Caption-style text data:
Segment Open
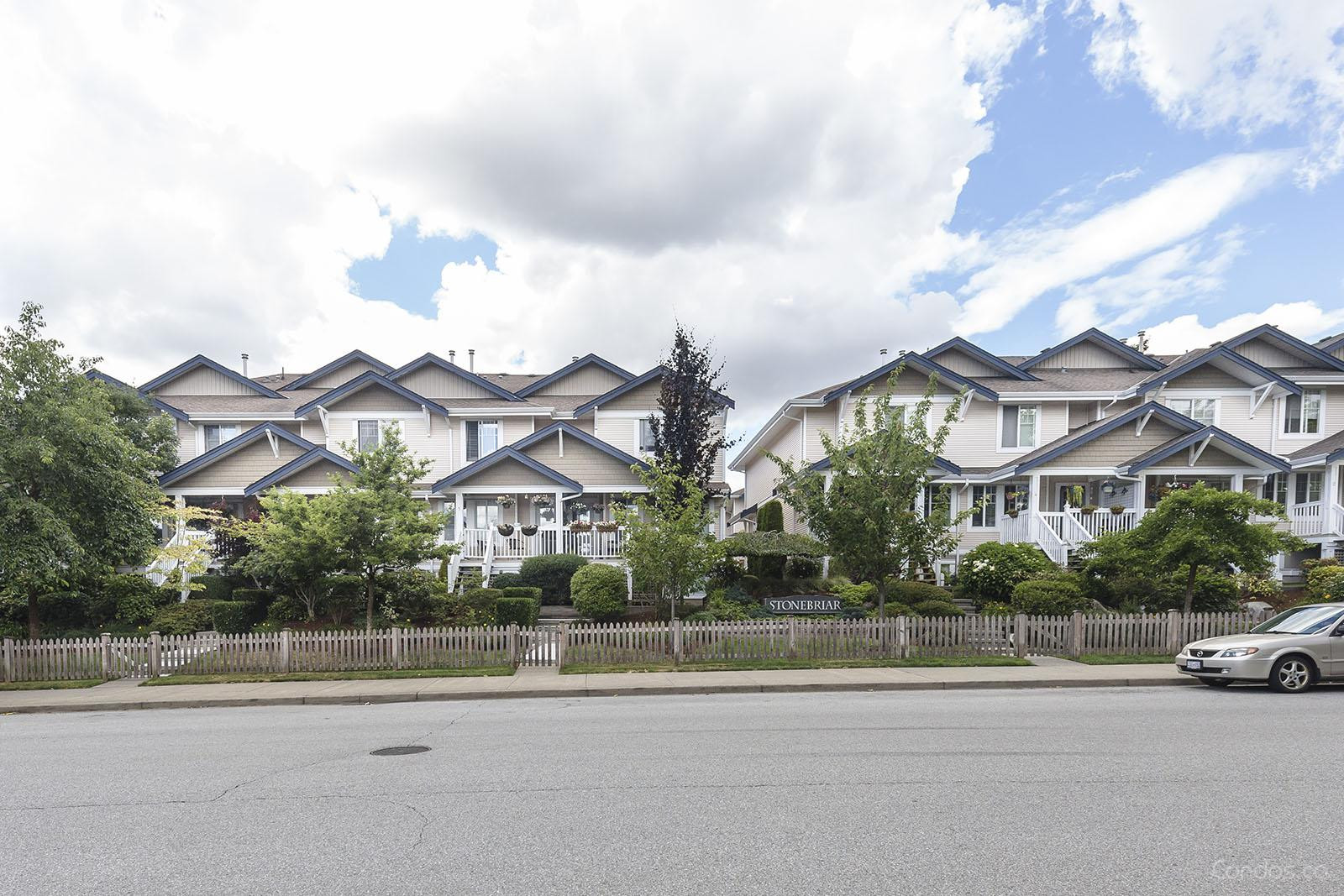 Stonebriar at 6533 121 St, Surrey 0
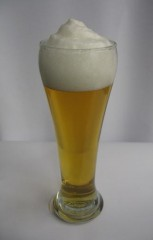 Some German beers have elevated arsenic levels resulting from the material used to filter and clarify the beer.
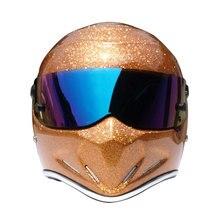 new arrival ATV-4 Full Face Motorcycle Helmet,Motorcycle Off-road Helmet Motorbike Racing Helmet Anti Fog Lens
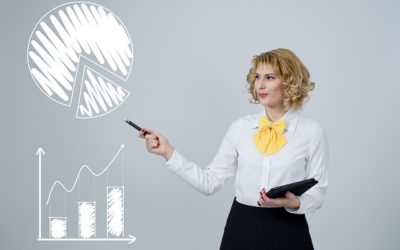 Removing inefficiencies in the revenue projection & demand planning processes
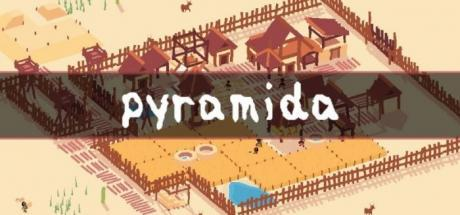 pyramida Game Free Download Torrent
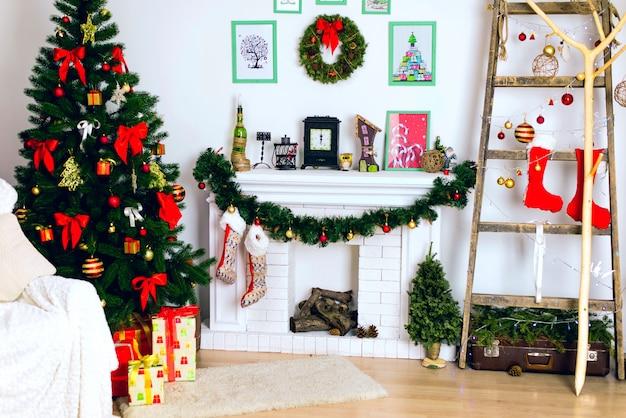 Christmas decor Premium Photo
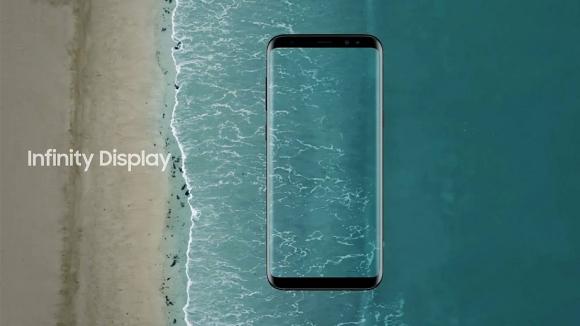 Galaxy A5 ve A7 (2018) sızdırıldı!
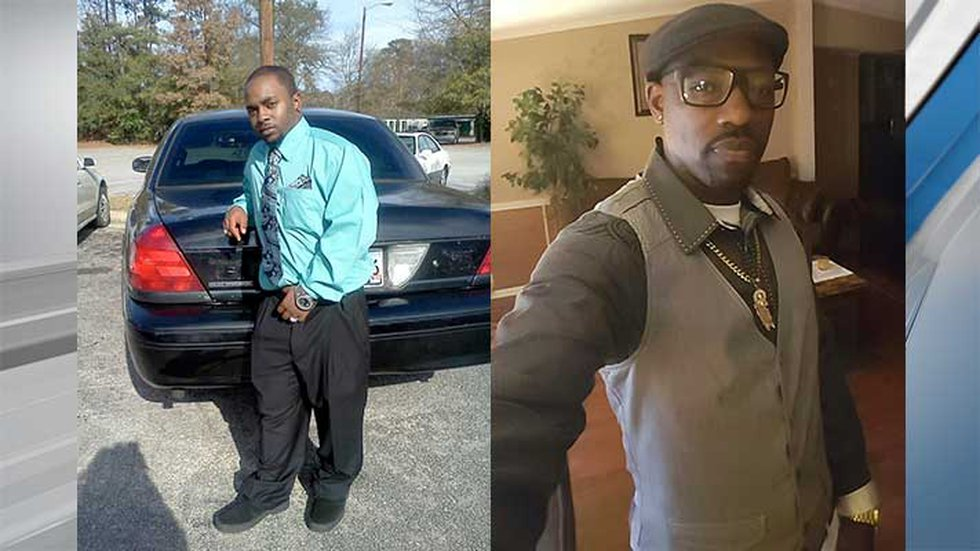 A jury convicted Ritter of killing 26-year-old Samir Atkins (left) and 41-year-old Elzie Mack...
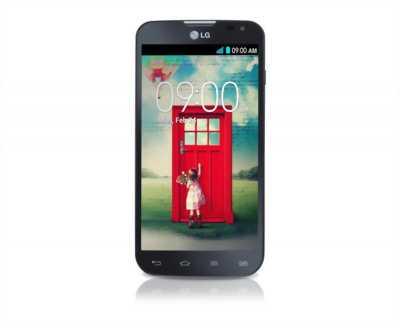 LG L70 Chính hãng LGVN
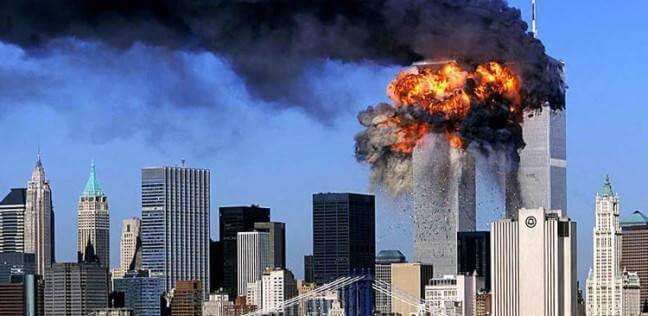 أحداث 11 سبتمبر.. من طهران انطلقت أكبر عملية إرهابية في العالم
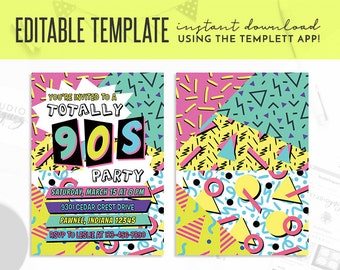 "90s Theme Birthday Party Editable Invitation, 90s Party Editable Templett 5"" x 7"" Invite, Nineties Theme Editable Template Invitation"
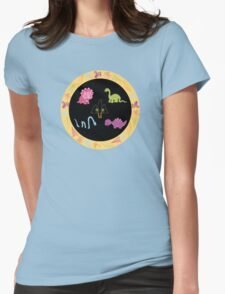 Dinamic Girls Collection - Girl Dinosaur Design Womens Fitted T-Shirt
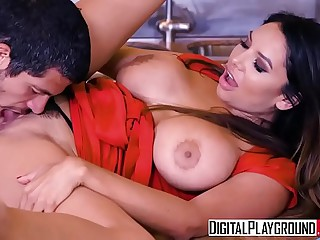 XXX Porn video - My Girlfriends Hot Old lady - (Missy Martinez, Bambino)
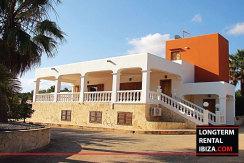 Villa Dos Familia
Segment Closed
WHAT IS EXPECTED: Your reply should hold only the lines from the one that contains "Theme Birthday Party" through the last line of the records above, exact and complete, and no pictures.

EXERCISE OUTPUT:
 "90s Theme Birthday Party Editable Invitation, 90s Party Editable Templett 5"" x 7"" Invite, Nineties Theme Editable Template Invitation"
 Dinamic Girls Collection - Girl Dinosaur Design Womens Fitted T-Shirt
 XXX Porn video - My Girlfriends Hot Old lady - (Missy Martinez, Bambino)
 Villa Dos Familia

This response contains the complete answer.